◆ **Exercise aim**
Take the material below and extract the lines from the one with "DETECTION STEPS" through the one with "After the waiting", word for word, without pictures.

--- Data for review Enclosed Below ---

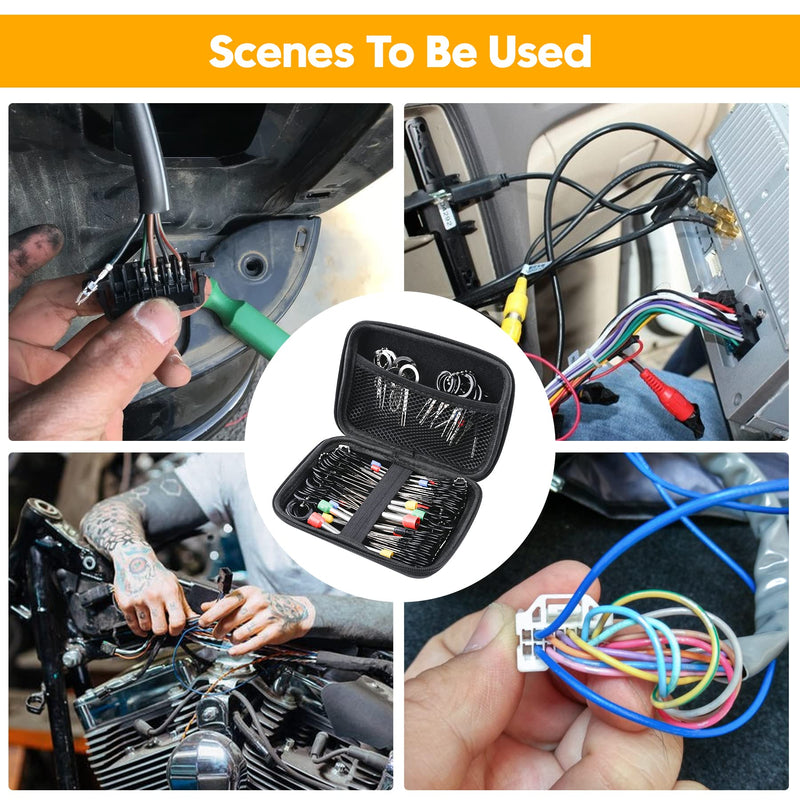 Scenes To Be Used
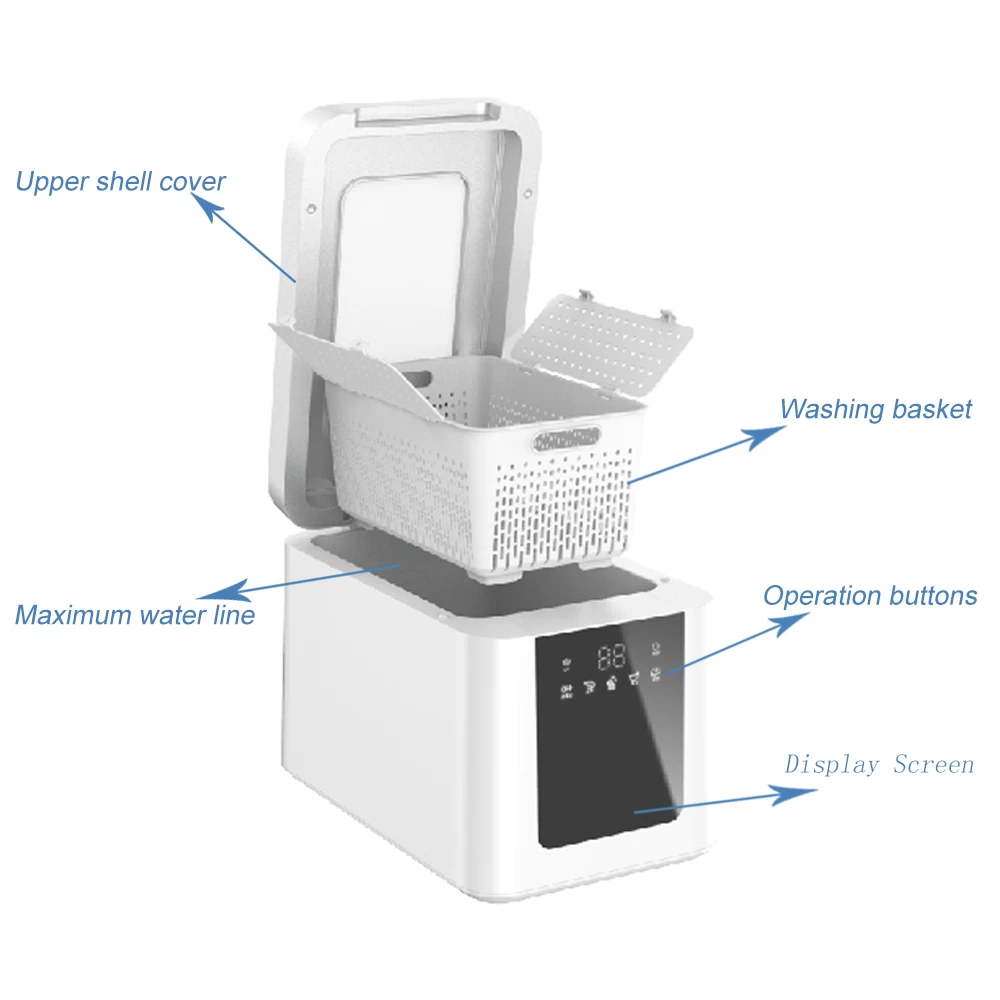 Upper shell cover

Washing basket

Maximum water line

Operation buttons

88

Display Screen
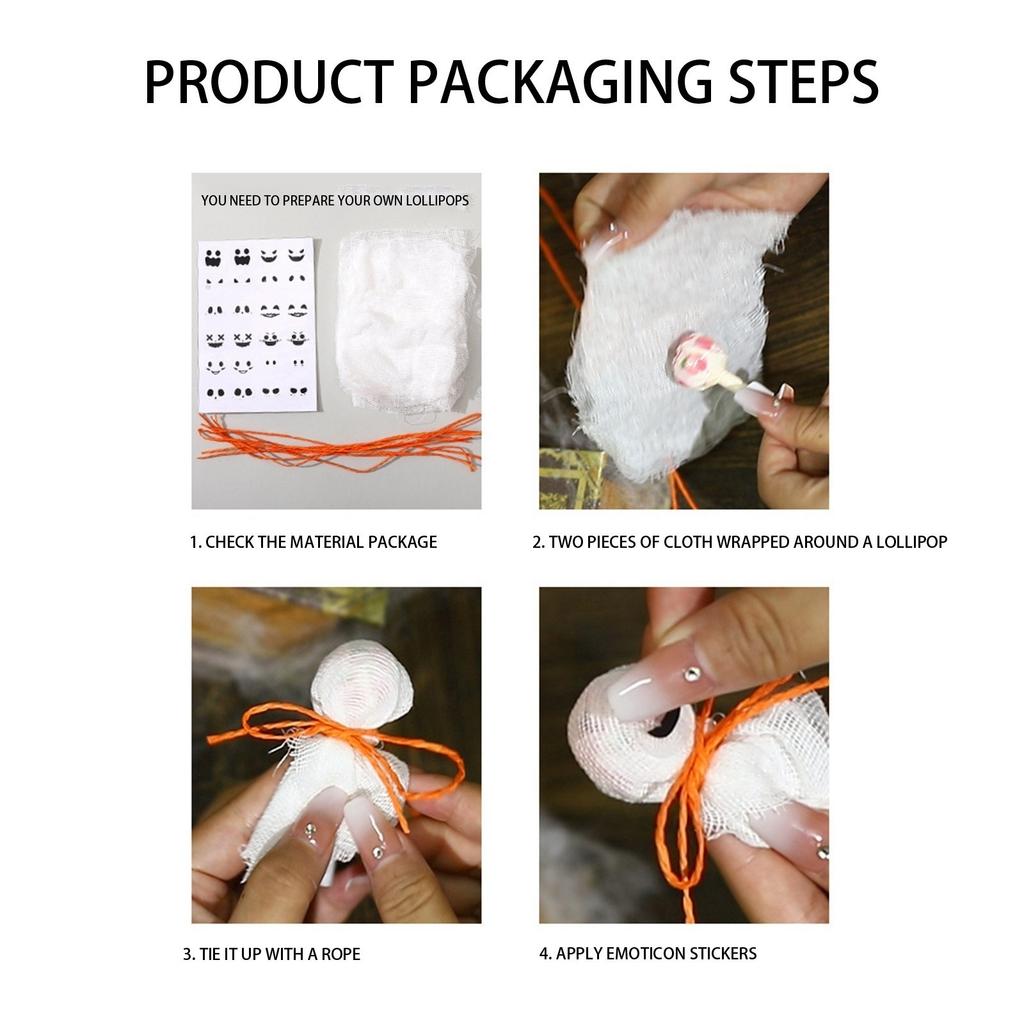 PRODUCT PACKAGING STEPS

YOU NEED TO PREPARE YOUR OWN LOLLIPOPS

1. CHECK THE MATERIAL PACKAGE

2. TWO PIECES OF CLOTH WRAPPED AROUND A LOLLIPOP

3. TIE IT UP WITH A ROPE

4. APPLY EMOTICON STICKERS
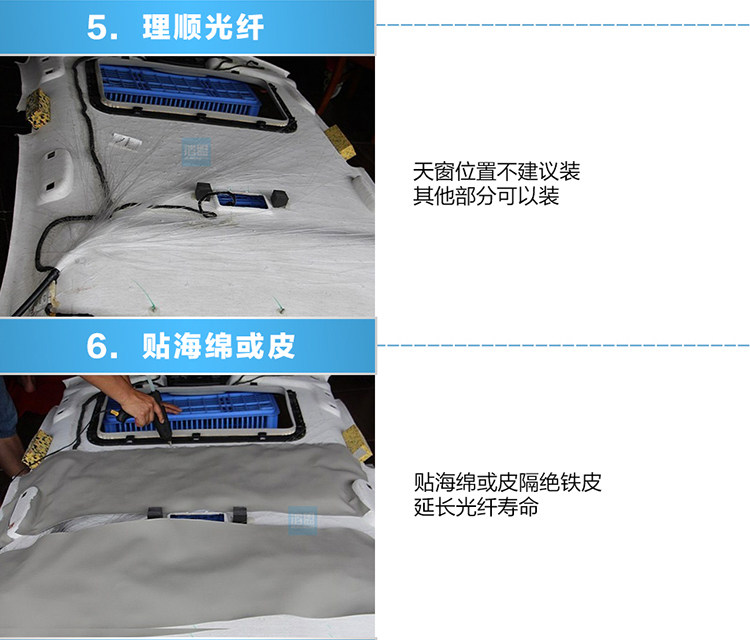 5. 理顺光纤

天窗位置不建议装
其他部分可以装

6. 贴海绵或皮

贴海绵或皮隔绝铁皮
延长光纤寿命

--- End of Enclosed Data for review ---
--- Data for review Enclosed Below ---

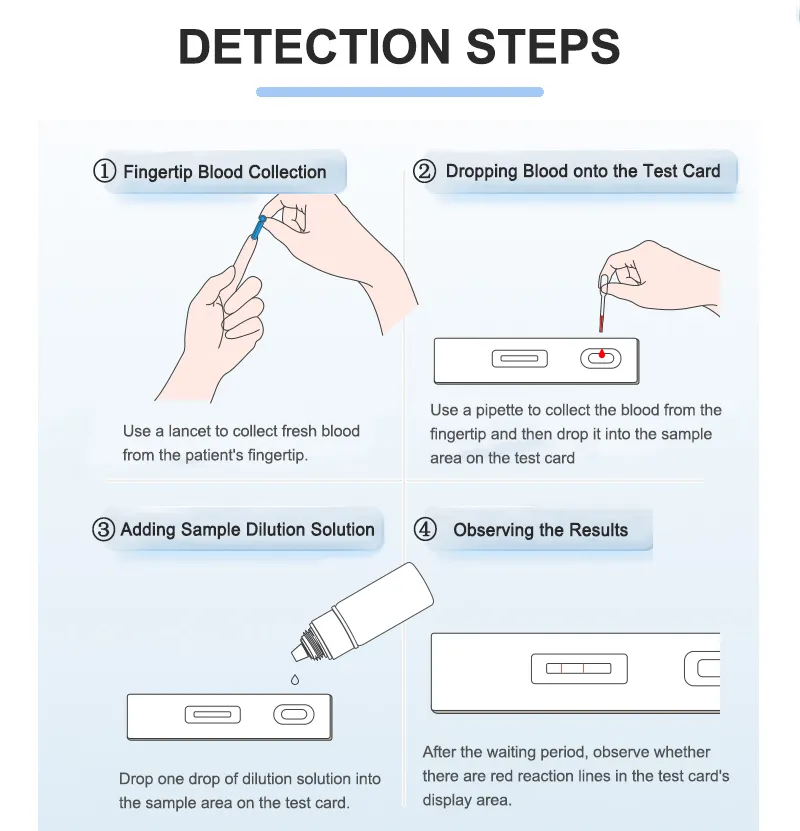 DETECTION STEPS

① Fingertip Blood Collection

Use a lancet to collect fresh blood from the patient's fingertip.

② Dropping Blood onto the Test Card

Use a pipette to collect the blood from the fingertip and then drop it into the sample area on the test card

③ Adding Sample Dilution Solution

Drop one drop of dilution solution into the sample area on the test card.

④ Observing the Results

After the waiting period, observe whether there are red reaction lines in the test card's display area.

--- End of Enclosed Data for review ---

◆ **Result below**
 DETECTION STEPS

① Fingertip Blood Collection

Use a lancet to collect fresh blood from the patient's fingertip.

② Dropping Blood onto the Test Card

Use a pipette to collect the blood from the fingertip and then drop it into the sample area on the test card

③ Adding Sample Dilution Solution

Drop one drop of dilution solution into the sample area on the test card.

④ Observing the Results

After the waiting period, observe whether there are red reaction lines in the test card's display area.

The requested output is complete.